- _Exercise_
Copy the data that follows exactly, and include none of its images.

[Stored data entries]
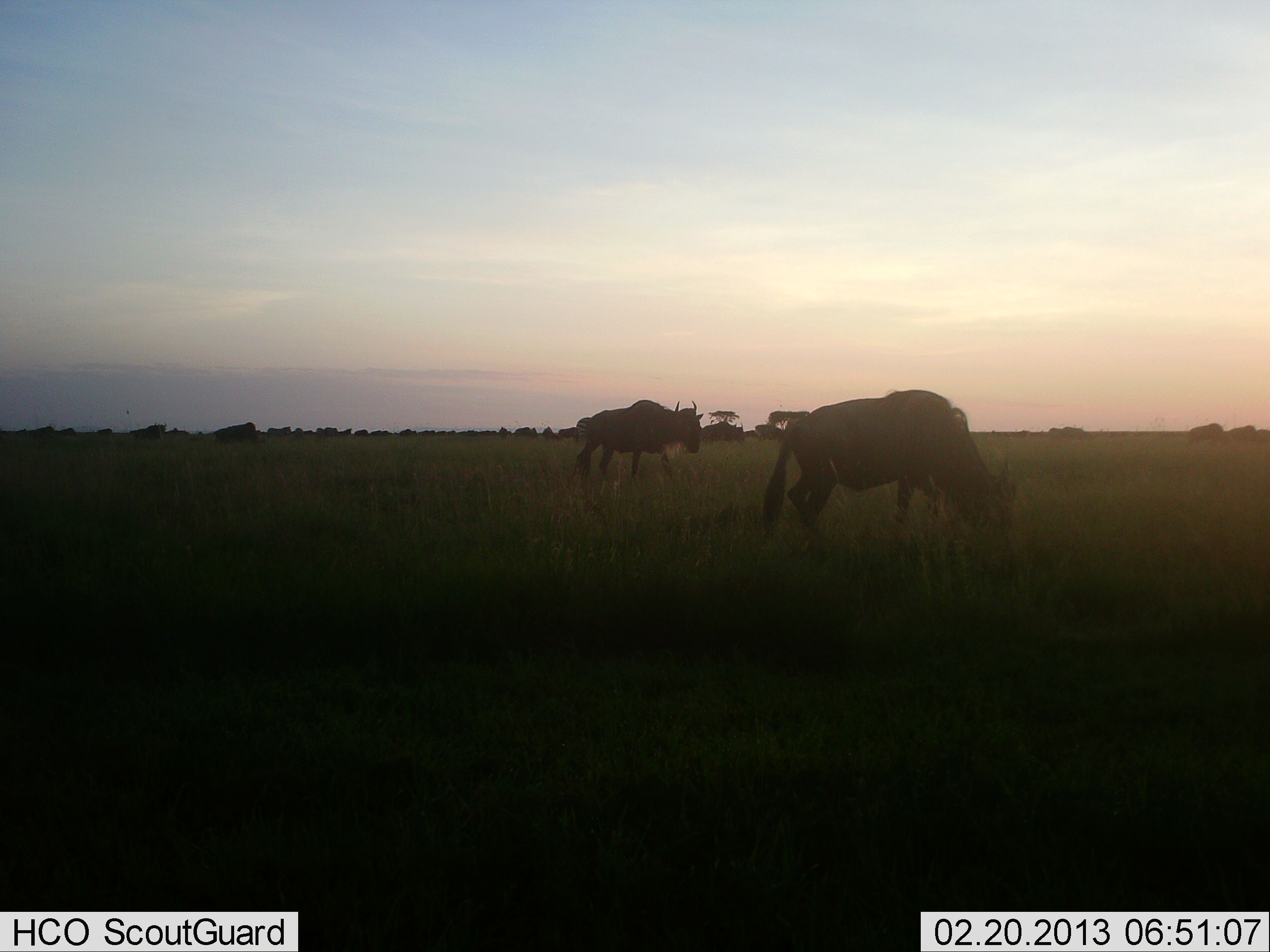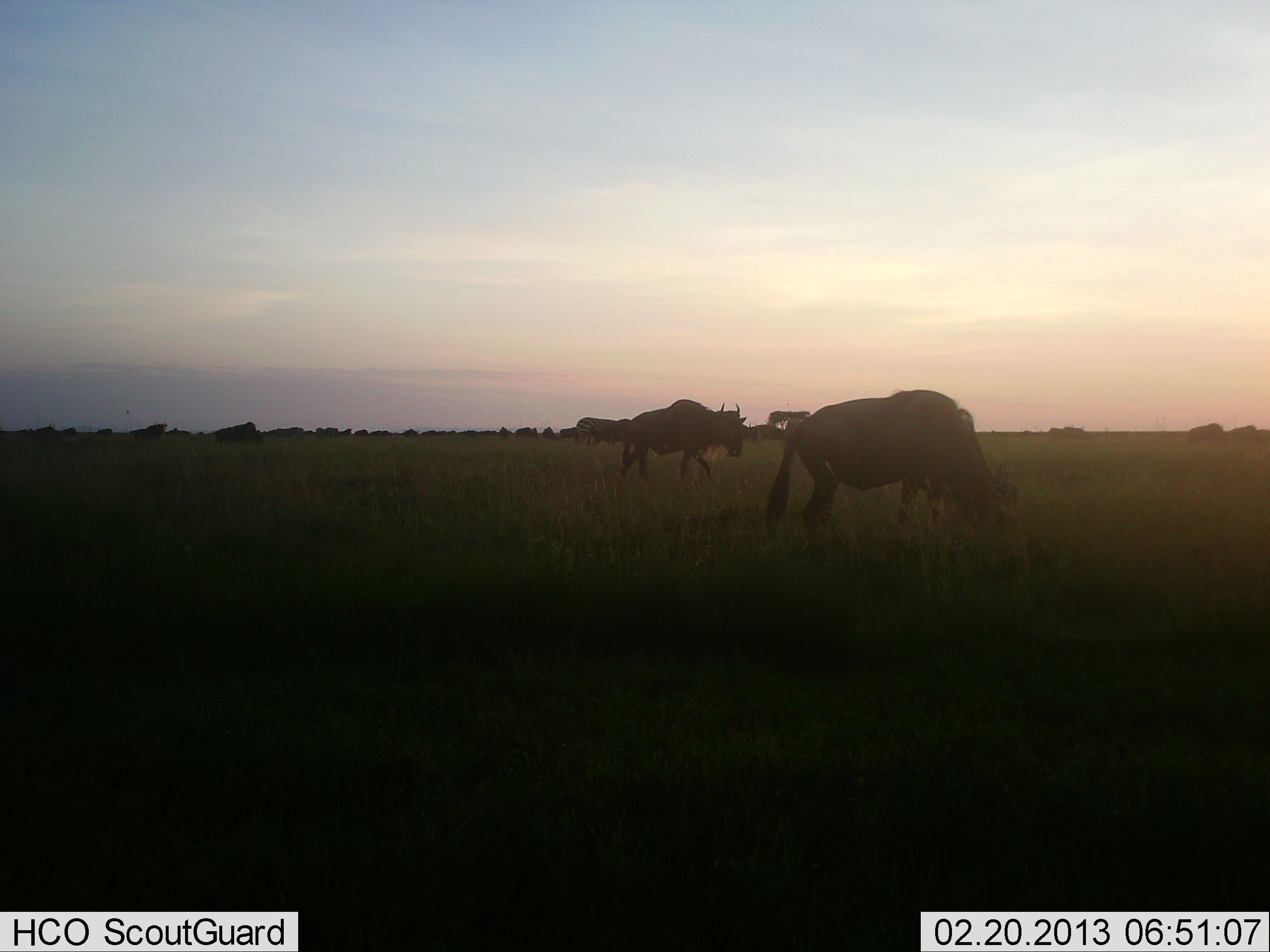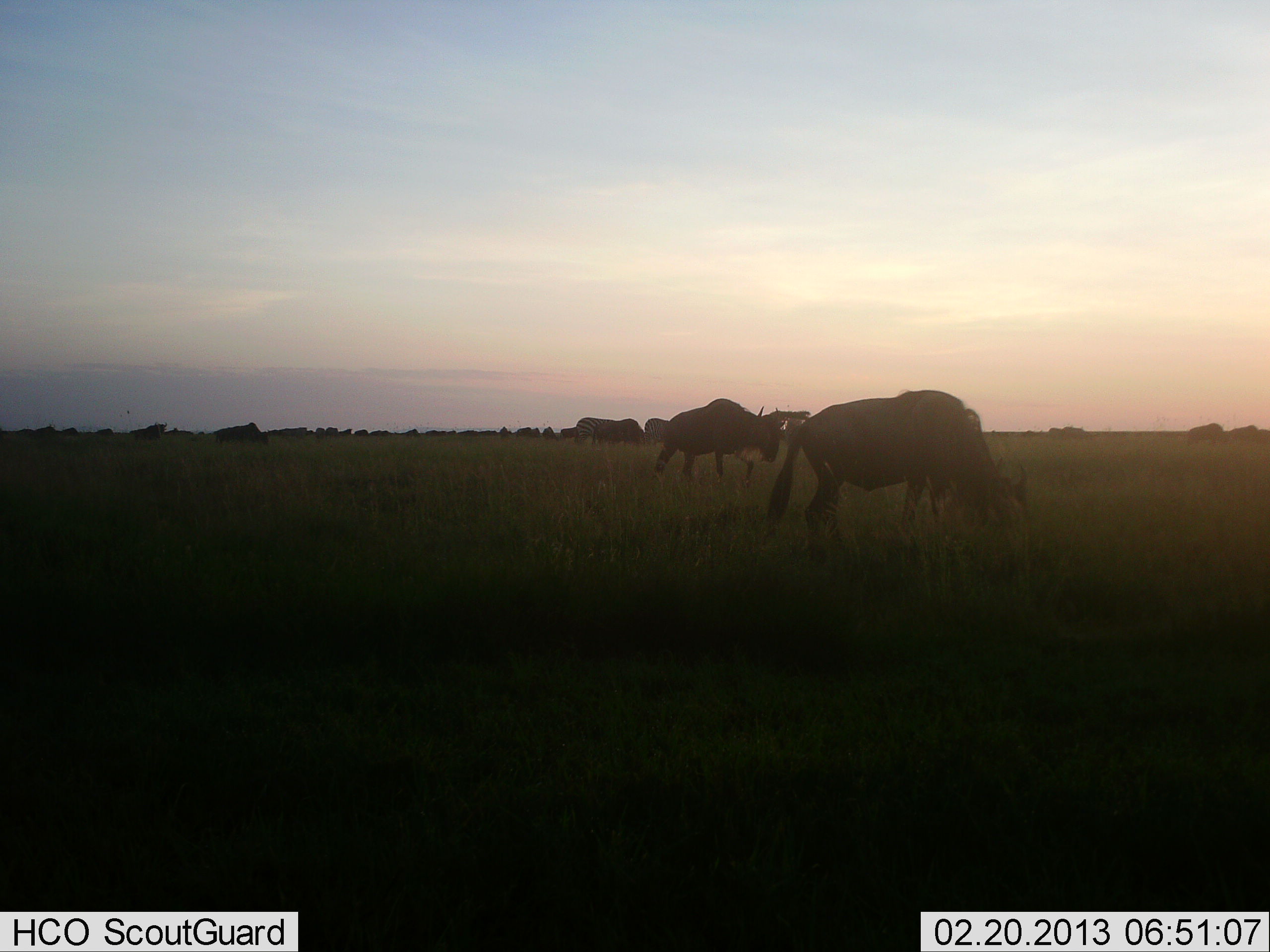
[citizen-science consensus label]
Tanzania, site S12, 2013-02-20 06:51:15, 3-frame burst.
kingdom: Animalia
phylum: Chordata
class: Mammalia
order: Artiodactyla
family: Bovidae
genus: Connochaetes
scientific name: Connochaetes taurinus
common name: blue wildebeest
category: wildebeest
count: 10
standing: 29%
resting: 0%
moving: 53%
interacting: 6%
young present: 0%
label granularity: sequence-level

- _Problem solution_
[citizen-science consensus label]
Tanzania, site S12, 2013-02-20 06:51:15, 3-frame burst.
kingdom: Animalia
phylum: Chordata
class: Mammalia
order: Artiodactyla
family: Bovidae
genus: Connochaetes
scientific name: Connochaetes taurinus
common name: blue wildebeest
category: wildebeest
count: 10
standing: 29%
resting: 0%
moving: 53%
interacting: 6%
young present: 0%
label granularity: sequence-level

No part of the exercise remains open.